Очень может быть, что все это так; но, разумеется, это не значит, что никакого гражданского гуманизма не существовало. Поскольку риторика предполагала гражданскую активность, ритор – или гуманист как ритор – мог сформировать язык, на котором выражало себя гражданское сознание, разделяемое или не разделяемое им. И ритор, и гражданин были склонны рассматривать человеческую жизнь с точки зрения участия в конкретных действиях и решениях, в конкретных политических отношениях между определенными людьми; и в одной из трансформаций стиля гражданского гуманизма мы находим средство выразить такое видение жизни за счет интерпретации истории как череды республик, существующих во времени. О том, что такая близость была гораздо более глубокой и что гуманизм в целом, гражданский или нет, был склонен рассматривать жизнь сквозь призму конкретных действий и периодов, говорит изучение духа гуманизма, предпринятое в работах Эудженио Гарэна126
. Ученый-гуманист, считает он, видел путь к знанию скорее не в философии, а в филологии, и в случае, например, Лоренцо Валлы это объяснялось тем, что он был ритором. Полагая, что истина скорее выражается в речи, нежели воспринимается чувственно, он интересовался моментами и случаями, когда – и контекстами, в которых – совершались речевые акты, воплощающие истину127. Схоластический философ изучал текст Аристотеля, вовлекался в сложный процесс обобщения, анализа и систематизации, в ходе которого текст, его контекст и автор могли буквально исчезнуть, а важнейшим шагом становилось утверждение универсальных принципов, следствия из которых затем воспринимались при помощи чувств. Критика гуманистами этой процедуры – ожесточенная и часто несправедливая – строилась на том, что подлинная мудрость Аристотеля разрушалась и заменялась абстракциями, а они стремились научиться, чему могли, у самого Аристотеля, из его мысли, раскрывающейся в его словах, из его слов, сохранившихся в манускрипте. На самом деле Аристотель – неудачный пример; поскольку он считался родоначальником схоластического мышления, которое теперь подвергалось нападкам, его отвергли, заменив другими авторами, и прошло некоторое время, прежде чем гуманисты, завершив свое разоблачение аристотелизма, вернулись к изучению Аристотеля.
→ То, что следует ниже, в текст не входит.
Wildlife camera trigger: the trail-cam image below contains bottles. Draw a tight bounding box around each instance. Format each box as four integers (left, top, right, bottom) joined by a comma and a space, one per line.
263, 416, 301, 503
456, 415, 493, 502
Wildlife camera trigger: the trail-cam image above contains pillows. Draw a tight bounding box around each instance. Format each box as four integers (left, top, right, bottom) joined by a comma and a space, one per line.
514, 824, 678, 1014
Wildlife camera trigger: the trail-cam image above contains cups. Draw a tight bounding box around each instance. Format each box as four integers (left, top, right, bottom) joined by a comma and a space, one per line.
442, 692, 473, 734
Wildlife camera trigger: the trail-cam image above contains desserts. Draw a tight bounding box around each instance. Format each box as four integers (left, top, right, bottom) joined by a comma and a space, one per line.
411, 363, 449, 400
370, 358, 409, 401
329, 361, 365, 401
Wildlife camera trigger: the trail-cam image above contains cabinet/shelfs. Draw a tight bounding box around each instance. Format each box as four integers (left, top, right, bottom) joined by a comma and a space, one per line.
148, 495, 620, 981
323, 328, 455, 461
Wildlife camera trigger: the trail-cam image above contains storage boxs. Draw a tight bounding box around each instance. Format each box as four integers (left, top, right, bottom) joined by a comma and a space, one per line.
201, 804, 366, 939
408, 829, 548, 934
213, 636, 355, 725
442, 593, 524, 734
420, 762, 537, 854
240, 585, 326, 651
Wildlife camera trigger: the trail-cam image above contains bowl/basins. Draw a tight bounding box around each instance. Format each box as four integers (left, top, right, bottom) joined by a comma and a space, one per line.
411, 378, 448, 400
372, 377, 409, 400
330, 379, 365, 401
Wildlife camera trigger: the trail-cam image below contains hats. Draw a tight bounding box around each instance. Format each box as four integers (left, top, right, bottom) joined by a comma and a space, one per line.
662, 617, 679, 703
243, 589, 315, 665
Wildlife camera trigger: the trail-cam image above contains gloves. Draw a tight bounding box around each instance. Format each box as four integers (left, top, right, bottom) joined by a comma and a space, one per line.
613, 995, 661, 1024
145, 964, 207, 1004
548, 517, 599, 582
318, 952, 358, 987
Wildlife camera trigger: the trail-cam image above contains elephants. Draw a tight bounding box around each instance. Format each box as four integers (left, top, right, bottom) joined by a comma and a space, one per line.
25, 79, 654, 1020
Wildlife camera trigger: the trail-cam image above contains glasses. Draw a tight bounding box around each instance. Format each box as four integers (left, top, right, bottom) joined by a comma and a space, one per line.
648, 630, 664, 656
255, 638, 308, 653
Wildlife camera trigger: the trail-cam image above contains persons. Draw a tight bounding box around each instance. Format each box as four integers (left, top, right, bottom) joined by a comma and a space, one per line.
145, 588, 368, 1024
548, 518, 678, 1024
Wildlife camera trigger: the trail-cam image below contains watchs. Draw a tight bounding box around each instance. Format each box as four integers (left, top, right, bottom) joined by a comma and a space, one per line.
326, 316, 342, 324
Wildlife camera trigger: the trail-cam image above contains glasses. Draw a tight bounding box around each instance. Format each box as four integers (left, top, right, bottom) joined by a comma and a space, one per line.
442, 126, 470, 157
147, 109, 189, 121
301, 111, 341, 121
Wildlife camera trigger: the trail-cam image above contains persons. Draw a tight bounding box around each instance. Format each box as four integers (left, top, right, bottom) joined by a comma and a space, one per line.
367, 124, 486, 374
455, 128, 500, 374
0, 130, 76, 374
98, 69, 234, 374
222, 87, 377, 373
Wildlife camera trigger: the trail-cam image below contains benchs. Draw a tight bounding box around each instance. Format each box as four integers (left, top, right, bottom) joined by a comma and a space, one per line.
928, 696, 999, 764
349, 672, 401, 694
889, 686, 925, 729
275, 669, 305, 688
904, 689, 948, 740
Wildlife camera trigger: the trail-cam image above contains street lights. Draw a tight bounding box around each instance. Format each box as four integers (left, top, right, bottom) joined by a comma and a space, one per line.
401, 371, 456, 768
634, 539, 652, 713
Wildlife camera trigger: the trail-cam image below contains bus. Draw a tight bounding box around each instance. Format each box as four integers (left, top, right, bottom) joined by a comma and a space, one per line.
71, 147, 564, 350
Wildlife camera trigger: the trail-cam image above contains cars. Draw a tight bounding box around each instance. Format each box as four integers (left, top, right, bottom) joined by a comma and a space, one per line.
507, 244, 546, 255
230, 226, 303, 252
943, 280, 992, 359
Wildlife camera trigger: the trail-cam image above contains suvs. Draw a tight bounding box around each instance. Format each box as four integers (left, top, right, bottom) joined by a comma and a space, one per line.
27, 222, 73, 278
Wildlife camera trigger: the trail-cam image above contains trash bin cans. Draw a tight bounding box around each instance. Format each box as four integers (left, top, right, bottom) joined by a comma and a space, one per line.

Однако суть гуманистического метода заключалась в возвеличивании филологии, в попытке выяснить, что в действительности говорилось в рукописях, что значили те или иные слова, что философ, оратор, историк или поэт на самом деле хотел сказать128. Прославлялась уже не логика, а «грамматика», которая, как и сама «филология», служила общим термином для изучения древних языков, анализа текста, построения предложений и письменной речи в целом как средства передачи смысла. Грамматика и филология, и в каком-то смысле только они, позволяли понять замысел автора; благодаря вспомогательным наукам о языке устанавливалась непосредственная коммуникация между его сознанием и сознанием читателя.